**PROBLEM TO WORK ON:**
Copy each line below exactly and leave the pictures out.

[[ THE DATA open ]]

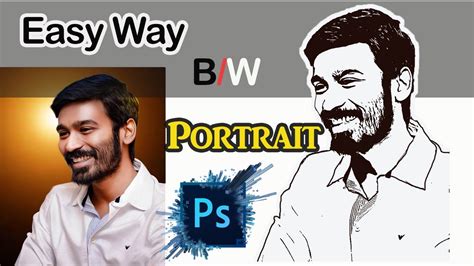 Easy Vector art tutorial in 5 minutes | Black and White portrait in Photoshop for beginners ...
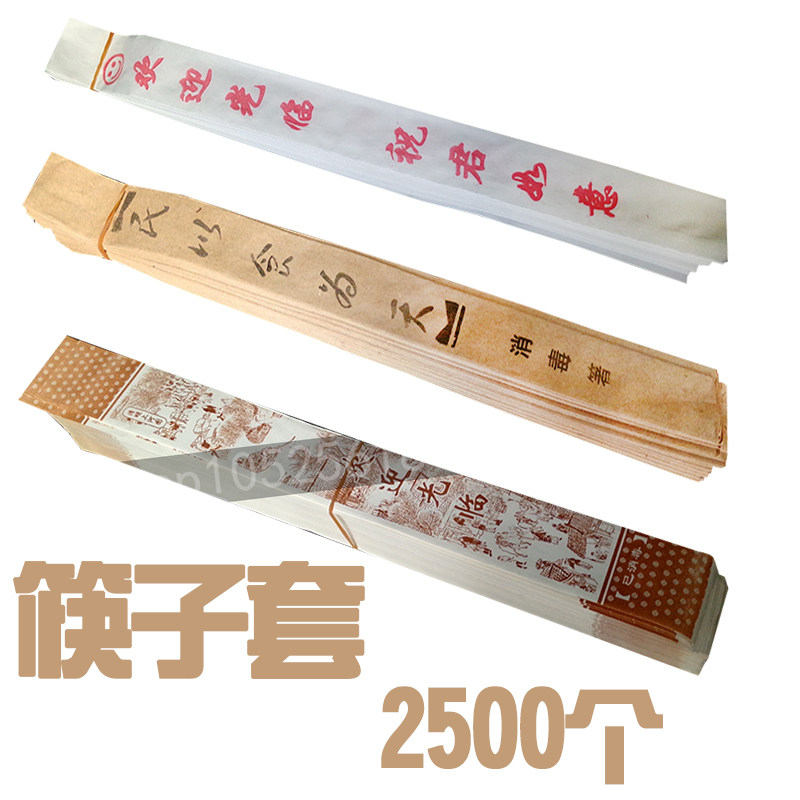 次性明上河图饭店酒店筷牛皮筷子只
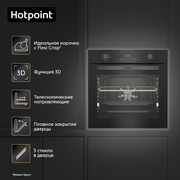 Электрический духовой шкаф Hotpoint FE9 831 JSH BLG, гриль/конвекция, черный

[[ THE DATA closed ]]

**OUTPUT FOR THIS TASK:**
 Easy Vector art tutorial in 5 minutes | Black and White portrait in Photoshop for beginners ...
 次性明上河图饭店酒店筷牛皮筷子只
 Электрический духовой шкаф Hotpoint FE9 831 JSH BLG, гриль/конвекция, черный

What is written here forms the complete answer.